She basically doesn't have a good answer as to how to accommodate the city's growth, just a lot of not-very-apt comparisons to other cities with denser historic development. I have no problem with her criticizing the current development paradigm, but if she can't propose feasible alternatives, I don't know what to say. She basically insists on mostly stable residential areas (she does seem fine with infill to some degree, and in-law suites, etc) but no significant change in building stock. And then she's advocated dor a six-storey maximum everywhere else. It's just not enough to house people.
Specific to this site, the argument that older neighbourhoods are denser doesn't hold here. This development will replace one very crappy 1980s-looking mid-rise apartment building, a fairly mediocre 1930s-looking building, and four historic houses. Of the four houses on the site, two will be preserved in-situ and one will be moved, so we'll end up losing only one historic house (the one right at the corner. The development proposal makes it sound as if this will be moved too, but I can't see it on the site plan or renderings.)
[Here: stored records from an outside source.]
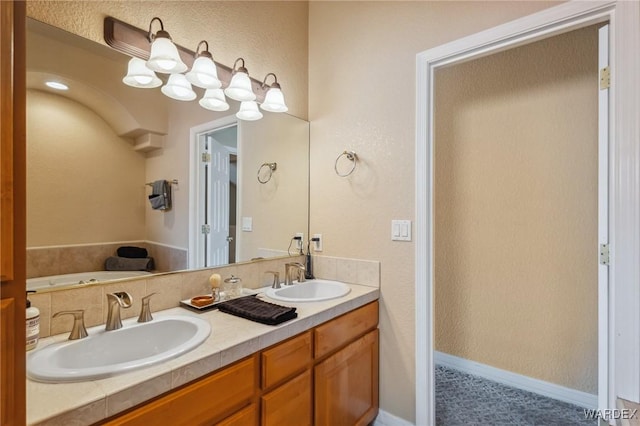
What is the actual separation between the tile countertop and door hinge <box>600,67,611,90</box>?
5.08 ft

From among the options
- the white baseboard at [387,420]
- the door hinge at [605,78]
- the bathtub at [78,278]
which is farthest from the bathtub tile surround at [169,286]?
the door hinge at [605,78]

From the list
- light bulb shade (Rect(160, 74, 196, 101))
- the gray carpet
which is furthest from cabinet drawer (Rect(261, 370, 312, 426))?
light bulb shade (Rect(160, 74, 196, 101))

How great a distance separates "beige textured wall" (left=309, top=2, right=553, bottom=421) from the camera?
1719 mm

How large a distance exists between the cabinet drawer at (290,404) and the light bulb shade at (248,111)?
4.65ft

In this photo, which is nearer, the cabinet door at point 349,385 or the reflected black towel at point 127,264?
the reflected black towel at point 127,264

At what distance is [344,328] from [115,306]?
100 centimetres

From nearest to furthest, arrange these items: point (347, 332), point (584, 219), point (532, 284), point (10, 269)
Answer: point (10, 269)
point (347, 332)
point (584, 219)
point (532, 284)

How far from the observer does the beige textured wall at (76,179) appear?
1106 mm

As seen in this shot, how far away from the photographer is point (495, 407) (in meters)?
2.07

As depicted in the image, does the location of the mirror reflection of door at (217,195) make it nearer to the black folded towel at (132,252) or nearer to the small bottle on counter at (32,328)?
the black folded towel at (132,252)

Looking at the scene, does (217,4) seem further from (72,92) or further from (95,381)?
(95,381)
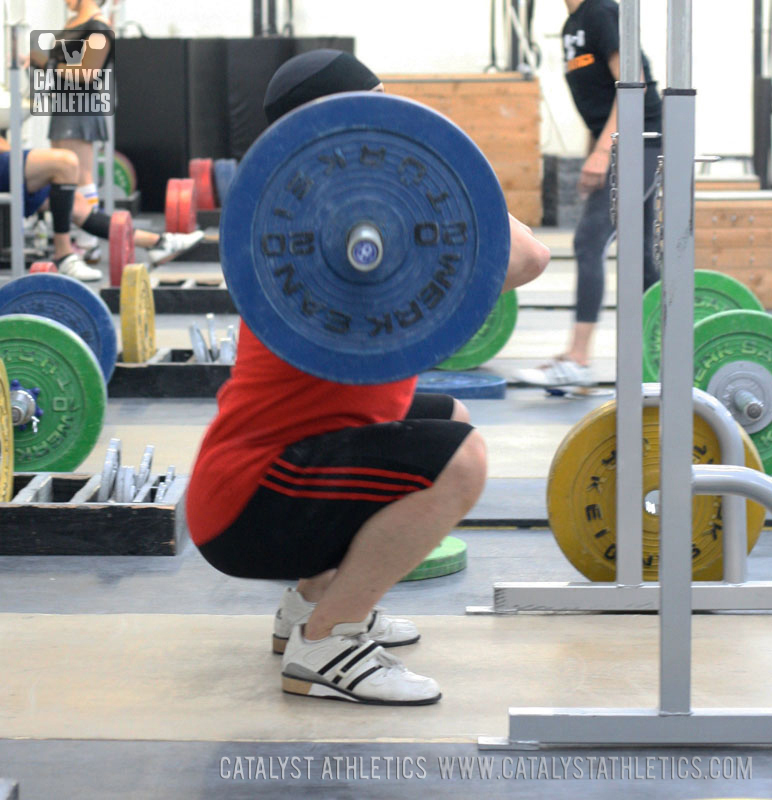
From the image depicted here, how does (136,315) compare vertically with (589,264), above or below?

I actually think it's a great house, and would like to see it retained and restored. But ultimately, to build this entire project, we'll lose exactly one single good building. It seems like a pretty good heritage trade-off.
I've said it before, but my beef with this development has nothing to do with scale (this area is the most appropriate in the city for it) or heritage issues, but the ugly brown mish-mash of the towers. Especially contrasted with what's going up immediately to the north, it's pretty hideous. I'm hoping for a redesign, but not a scale-down.